Los hechos sucedieron durante un viaje a un poblado fronterizo aislado en un país del sudeste asiático.
Llegamos a un pueblecito, se veía muy poca gente, por el aspecto y las condiciones higiénicas quedaba claro que los habitantes eran muy pobres y que allí solo vivían mujeres, personas de mucha edad, casi se podría decir que eran prácticamente ancianitas.
Eran las únicas habitantes del pueblo, que al parecer se encargaban de cuidar a los pobres niños pequeños, delgaditos y sin zapatos y a las niñas que eran muy chiquititas estaban todos vestidas con andrajos. No tendrían más de 3 años.
Nosotros les dimos absolutamente toda la comida que llevábamos para paliar en lo posible su necesidad de alimentos.
Hablando con las mujeres, nos dijeron que llevaban tiempo esperando a que los padres de los niños llegaran pronto en un tren, de esos que se van tan grandes volviendo de la capital a donde fueron a ver, si para sus hijos pequeños, alguien les podía dar o enviar algo de comer.
A menudo, al volver de ese mismo viaje tiempo atrás, habían vuelto con las manos vacías y sin tener nada con que alimentarse, ni los adultos ni los niños.
Al poblado, un par de veces al mes llegaba algún matrimonio europeo o americano, buscando a los padres para comprar (ellas nos decían adoptar) a algún niño o alguna niña e incluso a varios a la vez.
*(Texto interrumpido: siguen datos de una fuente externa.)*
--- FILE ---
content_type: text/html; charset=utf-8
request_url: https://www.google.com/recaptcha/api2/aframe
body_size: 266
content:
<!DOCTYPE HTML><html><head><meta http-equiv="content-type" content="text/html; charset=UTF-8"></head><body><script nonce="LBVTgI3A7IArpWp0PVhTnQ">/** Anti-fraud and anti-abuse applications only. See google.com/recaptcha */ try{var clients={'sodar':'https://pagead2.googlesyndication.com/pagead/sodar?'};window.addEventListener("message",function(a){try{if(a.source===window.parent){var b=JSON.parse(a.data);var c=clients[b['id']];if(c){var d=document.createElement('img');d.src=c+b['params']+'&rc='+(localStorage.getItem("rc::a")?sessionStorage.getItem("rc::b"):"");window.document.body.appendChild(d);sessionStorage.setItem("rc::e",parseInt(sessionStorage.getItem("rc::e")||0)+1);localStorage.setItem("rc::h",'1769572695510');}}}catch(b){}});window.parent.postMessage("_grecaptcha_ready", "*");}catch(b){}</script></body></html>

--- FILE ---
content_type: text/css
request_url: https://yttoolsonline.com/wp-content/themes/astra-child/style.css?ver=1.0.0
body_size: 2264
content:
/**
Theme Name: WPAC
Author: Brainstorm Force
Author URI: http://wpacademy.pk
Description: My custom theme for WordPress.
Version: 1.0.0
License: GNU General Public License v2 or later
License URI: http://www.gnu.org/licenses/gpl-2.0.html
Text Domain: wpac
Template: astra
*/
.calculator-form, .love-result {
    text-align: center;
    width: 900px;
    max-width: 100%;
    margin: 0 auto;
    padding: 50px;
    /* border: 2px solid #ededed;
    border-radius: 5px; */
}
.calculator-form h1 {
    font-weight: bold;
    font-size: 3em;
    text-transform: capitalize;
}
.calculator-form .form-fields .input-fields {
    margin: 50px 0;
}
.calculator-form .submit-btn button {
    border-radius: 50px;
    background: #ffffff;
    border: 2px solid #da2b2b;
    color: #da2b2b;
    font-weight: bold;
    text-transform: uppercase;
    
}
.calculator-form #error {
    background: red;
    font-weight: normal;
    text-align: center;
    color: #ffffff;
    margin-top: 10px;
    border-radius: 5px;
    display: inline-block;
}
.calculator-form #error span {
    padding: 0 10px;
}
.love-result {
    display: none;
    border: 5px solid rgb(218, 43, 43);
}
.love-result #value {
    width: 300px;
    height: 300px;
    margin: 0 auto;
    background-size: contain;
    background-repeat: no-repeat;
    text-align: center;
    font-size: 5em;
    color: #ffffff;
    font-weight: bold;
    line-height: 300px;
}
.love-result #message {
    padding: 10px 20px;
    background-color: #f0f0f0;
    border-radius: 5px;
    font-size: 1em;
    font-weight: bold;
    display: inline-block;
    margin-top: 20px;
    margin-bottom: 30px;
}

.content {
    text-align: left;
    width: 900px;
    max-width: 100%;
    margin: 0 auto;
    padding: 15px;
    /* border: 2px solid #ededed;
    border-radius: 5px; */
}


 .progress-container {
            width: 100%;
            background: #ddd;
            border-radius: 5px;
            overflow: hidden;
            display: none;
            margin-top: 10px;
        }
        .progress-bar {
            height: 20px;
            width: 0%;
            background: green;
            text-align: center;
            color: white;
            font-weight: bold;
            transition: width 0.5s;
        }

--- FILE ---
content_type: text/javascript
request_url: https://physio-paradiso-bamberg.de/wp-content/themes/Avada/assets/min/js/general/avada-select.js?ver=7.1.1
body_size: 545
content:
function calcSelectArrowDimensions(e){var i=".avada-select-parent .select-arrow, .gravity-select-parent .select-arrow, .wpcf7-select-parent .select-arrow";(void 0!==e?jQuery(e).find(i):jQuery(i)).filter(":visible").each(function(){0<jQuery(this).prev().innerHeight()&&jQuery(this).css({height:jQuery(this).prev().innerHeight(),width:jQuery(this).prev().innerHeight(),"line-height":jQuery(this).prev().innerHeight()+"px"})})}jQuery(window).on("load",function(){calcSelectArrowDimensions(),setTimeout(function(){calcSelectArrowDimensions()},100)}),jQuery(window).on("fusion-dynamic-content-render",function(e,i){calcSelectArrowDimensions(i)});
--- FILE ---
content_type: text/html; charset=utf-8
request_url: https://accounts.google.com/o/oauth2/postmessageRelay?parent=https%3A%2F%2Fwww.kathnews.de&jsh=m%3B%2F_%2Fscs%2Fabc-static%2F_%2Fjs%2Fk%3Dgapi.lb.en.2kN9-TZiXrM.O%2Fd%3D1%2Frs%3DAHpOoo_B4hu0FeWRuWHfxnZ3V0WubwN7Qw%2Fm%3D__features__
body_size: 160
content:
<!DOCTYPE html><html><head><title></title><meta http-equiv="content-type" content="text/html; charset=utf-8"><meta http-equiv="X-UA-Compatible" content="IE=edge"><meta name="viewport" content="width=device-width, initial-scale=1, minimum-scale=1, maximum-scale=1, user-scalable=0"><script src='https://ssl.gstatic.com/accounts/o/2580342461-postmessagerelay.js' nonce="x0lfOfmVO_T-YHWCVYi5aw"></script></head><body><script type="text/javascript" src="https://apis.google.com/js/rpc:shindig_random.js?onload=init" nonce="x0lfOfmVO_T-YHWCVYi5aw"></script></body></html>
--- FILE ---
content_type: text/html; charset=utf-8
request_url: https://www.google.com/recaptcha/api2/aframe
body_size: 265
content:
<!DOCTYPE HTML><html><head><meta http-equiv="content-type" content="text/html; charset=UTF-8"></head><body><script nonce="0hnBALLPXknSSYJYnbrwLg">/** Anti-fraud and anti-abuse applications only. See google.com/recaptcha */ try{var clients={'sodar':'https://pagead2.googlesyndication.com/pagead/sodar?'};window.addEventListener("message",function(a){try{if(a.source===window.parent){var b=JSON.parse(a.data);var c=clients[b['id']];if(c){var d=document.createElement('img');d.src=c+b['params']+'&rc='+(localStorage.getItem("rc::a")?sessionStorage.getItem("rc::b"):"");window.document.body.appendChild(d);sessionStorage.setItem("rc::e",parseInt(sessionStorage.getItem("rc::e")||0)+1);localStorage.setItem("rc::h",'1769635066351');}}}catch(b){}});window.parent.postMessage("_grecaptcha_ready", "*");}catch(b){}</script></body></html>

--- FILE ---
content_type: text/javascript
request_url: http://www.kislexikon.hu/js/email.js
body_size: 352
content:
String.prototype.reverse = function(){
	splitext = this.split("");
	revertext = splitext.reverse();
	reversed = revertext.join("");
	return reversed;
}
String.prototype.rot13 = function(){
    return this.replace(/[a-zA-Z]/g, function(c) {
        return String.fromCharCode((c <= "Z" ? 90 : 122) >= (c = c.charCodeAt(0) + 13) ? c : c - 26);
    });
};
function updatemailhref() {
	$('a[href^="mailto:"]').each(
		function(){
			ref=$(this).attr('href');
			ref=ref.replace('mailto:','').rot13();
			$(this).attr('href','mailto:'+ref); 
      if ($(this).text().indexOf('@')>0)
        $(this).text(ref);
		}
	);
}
Los visitantes repartían algunas monedas para ganarse el apoyo de la gente que allí había y acordaban entre ambas partes, los niños que se podían llevar en adopción para que allí no sufrieran, pues sin comer enfermaban y en pocos días se morían.
Era una estampa terrible ver los pobres nativos, los padres y las madres, dejándose comprar por unos billetes y aceptando como una limosna de unas monedas a cambio de alguno o varios de sus hijos, para así poder alimentar y sacar adelante a los que se quedaban en el poblado, que ya estaban en un estado de salud deprimente y lamentable.
Tal parecía que aquellos nativos hacían negocio todo el año, vendiendo a los niños más pequeños que cada vez que nos veían nos tendían sus manitas y nos susurraban frases lastimosas que no entendíamos, para conseguir alimentos o cualquier otra cosa que llevarse a la boca.
Pero un día contemplé una escena distinta o no habitual que me llegó al corazón.
Una mujer extranjera que el día anterior ya se había llevado a un niño y a una niña, insistió en llevarse especialmente a otra de las niñas y los adultos del lugar le insistían en que no, que a aquella niña no se la podían llevar.
La mujer les insistía para presionarlos, ofreciéndoles más y más dinero para convencerlos y que se la entregaran.
Pero los nativos no aceptaron de ninguna manera y aquella mujer se fue de allí muy malhumorada porque aquella vez, su capricho no lo había podido cumplir.
Cuando se fue la mujer del poblado y por curiosidad les pregunté a varios adultos porqué le habían dicho que no se podían llevar a la niña.
Y me respondieron que a aquella niña no, que ella ya era feliz porque tenía a sus padres y no era necesario buscarle otros.
Que no lo hacían por dinero solamente.
Y es que solo entregaban en adopción a los niños pequeños que estaban huérfanos de padre y madre porque si no, hacerlo sería un pecado y ellos no querían pecar.
Solo queremos, dijeron, que estos niños que estan solos, logren la felicidad.